The Modern Tampon Arrives in the 1930s
The tampon as we know it today was invented by Dr. Earle Haas, a Colorado physician. Inspired by the internal sponges his wife used, Haas designed the first tampon with an integrated cardboard applicator and patented it in the early 1930s. He trademarked the name Tampax. But his timing was terrible. The patent was awarded during the Great Depression, and after two years of struggling to market it, Haas sold the patent and trademark to Gertrude Tenderich, a Denver entrepreneur and German immigrant. Tenderich brought the commercial tampon with applicator to market in 1936, and it gradually gained acceptance over the following decades.
Around the same time, inventor Leona Chalmers was developing the menstrual cup, a reusable alternative made of thin, pliable rubber. Chalmers’ design was shaped to stay in place inside the body, made from moisture-proof material that could be folded for insertion. Her patent described a cup strengthened by resilient elements that helped it spring back to its expanded shape once positioned. The concept was ahead of its time, and menstrual cups wouldn’t gain mainstream traction for another 70-plus years.
From Belts and Pins to Adhesive Strips
For much of the 20th century, disposable pads still required a belt or pins to hold them in place. The experience was bulky and uncomfortable. That changed in the late 1960s and early 1970s when manufacturers introduced pads with adhesive strips on the underside that stuck directly to underwear. This simple change eliminated the belt entirely and made pads far more practical and discreet. It was one of the most significant usability improvements in the entire history of menstrual products, even though it rarely gets the attention that flashier inventions receive.
The Toxic Shock Crisis and New Safety Standards
The 1980s brought a serious reckoning for the tampon industry. A wave of toxic shock syndrome (TSS) cases, some of them fatal, was linked to super-absorbent tampon designs. The crisis forced regulatory action. In 1982, the FDA began requiring tampon packaging to advise women to use the lowest absorbency that met their needs. By March 1990, the FDA instituted standardized absorbency labeling, creating a uniform scale (ranging from 6 to 15 grams of absorption) that allowed consumers to compare absorbency across different brands for the first time. These regulations remain in effect today and are the reason tampon boxes carry terms like “regular,” “super,” and “super plus” with consistent meaning regardless of brand.
Period Underwear and the Reusable Shift
The 21st century introduced a new category altogether. Thinx, founded in New York in 2011, developed underwear with built-in absorbent layers designed to replace or supplement traditional pads and tampons. TIME named Thinx one of the best inventions of 2015, helping bring the concept into mainstream awareness.

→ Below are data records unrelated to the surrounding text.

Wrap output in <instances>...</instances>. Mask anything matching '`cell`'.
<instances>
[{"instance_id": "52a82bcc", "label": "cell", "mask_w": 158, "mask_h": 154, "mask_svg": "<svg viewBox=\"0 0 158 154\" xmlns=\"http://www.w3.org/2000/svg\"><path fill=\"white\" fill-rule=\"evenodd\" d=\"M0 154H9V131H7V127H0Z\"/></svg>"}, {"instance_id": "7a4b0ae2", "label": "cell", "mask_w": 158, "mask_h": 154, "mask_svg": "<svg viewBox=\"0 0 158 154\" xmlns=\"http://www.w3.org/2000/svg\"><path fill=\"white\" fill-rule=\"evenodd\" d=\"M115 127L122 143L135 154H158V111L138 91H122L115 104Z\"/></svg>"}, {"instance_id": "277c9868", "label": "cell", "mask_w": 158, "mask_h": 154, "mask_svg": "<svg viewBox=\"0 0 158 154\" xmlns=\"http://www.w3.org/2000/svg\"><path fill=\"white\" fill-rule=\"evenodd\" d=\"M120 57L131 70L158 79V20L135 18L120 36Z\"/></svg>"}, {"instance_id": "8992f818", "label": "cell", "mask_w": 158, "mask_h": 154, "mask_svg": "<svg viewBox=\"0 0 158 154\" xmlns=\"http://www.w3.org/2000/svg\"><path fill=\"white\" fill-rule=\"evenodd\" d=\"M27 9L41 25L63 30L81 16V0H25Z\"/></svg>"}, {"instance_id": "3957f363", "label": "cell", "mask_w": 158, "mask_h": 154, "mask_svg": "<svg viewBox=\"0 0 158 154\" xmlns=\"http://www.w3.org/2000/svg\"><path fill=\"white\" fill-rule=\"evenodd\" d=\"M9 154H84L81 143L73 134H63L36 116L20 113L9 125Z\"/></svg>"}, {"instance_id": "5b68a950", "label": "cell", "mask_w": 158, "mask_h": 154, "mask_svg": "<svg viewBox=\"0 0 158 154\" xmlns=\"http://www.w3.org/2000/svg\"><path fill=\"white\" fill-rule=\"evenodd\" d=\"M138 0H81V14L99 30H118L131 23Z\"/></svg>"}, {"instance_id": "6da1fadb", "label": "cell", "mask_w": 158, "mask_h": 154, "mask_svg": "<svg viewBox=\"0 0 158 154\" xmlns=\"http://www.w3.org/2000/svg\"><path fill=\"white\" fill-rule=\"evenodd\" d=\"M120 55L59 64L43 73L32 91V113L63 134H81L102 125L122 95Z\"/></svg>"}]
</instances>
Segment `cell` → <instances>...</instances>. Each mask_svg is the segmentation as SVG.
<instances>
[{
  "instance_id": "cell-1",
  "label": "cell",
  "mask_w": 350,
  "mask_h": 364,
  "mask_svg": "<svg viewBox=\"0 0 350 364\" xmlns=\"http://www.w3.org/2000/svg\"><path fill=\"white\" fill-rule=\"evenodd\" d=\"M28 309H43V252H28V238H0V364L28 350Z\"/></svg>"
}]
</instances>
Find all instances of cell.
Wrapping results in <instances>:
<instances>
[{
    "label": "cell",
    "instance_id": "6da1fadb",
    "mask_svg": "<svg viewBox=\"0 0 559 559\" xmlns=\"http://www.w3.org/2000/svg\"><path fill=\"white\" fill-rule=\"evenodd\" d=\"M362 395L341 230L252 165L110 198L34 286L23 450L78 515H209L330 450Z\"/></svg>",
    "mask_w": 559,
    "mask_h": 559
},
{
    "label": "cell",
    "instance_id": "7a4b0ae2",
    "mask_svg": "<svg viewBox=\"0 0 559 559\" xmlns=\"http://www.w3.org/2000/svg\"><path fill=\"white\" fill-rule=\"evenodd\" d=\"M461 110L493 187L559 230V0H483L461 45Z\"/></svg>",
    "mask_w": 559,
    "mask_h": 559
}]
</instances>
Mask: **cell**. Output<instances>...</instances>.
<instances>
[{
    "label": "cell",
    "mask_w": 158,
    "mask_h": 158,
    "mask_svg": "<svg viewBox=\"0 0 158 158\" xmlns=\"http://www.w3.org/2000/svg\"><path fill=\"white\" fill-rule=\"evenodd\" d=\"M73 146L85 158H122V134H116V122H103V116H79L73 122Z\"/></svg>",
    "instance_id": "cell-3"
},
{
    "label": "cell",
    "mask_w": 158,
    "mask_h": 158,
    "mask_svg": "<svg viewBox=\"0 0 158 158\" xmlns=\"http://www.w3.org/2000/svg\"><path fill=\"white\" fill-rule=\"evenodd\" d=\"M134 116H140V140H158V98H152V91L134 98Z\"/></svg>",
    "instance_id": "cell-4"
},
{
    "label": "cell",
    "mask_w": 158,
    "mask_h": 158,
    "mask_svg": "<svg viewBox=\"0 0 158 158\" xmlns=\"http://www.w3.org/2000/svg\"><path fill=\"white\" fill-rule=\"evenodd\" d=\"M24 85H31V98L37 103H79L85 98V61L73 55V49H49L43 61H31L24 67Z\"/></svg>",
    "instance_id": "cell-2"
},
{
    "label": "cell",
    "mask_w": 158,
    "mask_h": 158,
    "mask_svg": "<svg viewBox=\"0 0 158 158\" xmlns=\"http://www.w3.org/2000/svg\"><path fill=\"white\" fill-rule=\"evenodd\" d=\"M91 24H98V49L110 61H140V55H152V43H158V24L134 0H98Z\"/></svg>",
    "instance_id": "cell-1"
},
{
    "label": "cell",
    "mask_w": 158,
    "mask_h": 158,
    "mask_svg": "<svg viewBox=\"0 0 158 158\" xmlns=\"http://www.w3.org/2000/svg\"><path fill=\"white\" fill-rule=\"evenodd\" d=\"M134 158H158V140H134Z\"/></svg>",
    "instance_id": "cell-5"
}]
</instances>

The company later expanded with a line for teens in 2018 and a quick-drying version in 2019. Menstrual cups also surged in popularity during this period, finally fulfilling the potential Leona Chalmers envisioned decades earlier.
The broader trend has moved toward reusable options, driven by both environmental concerns about disposable product waste and a growing openness about menstruation that would have been unimaginable when Johnson & Johnson’s first pads failed in 1896. The core challenge, making menstrual products that are effective, comfortable, and accessible, has taken over 3,000 years of incremental progress to reach where it is now.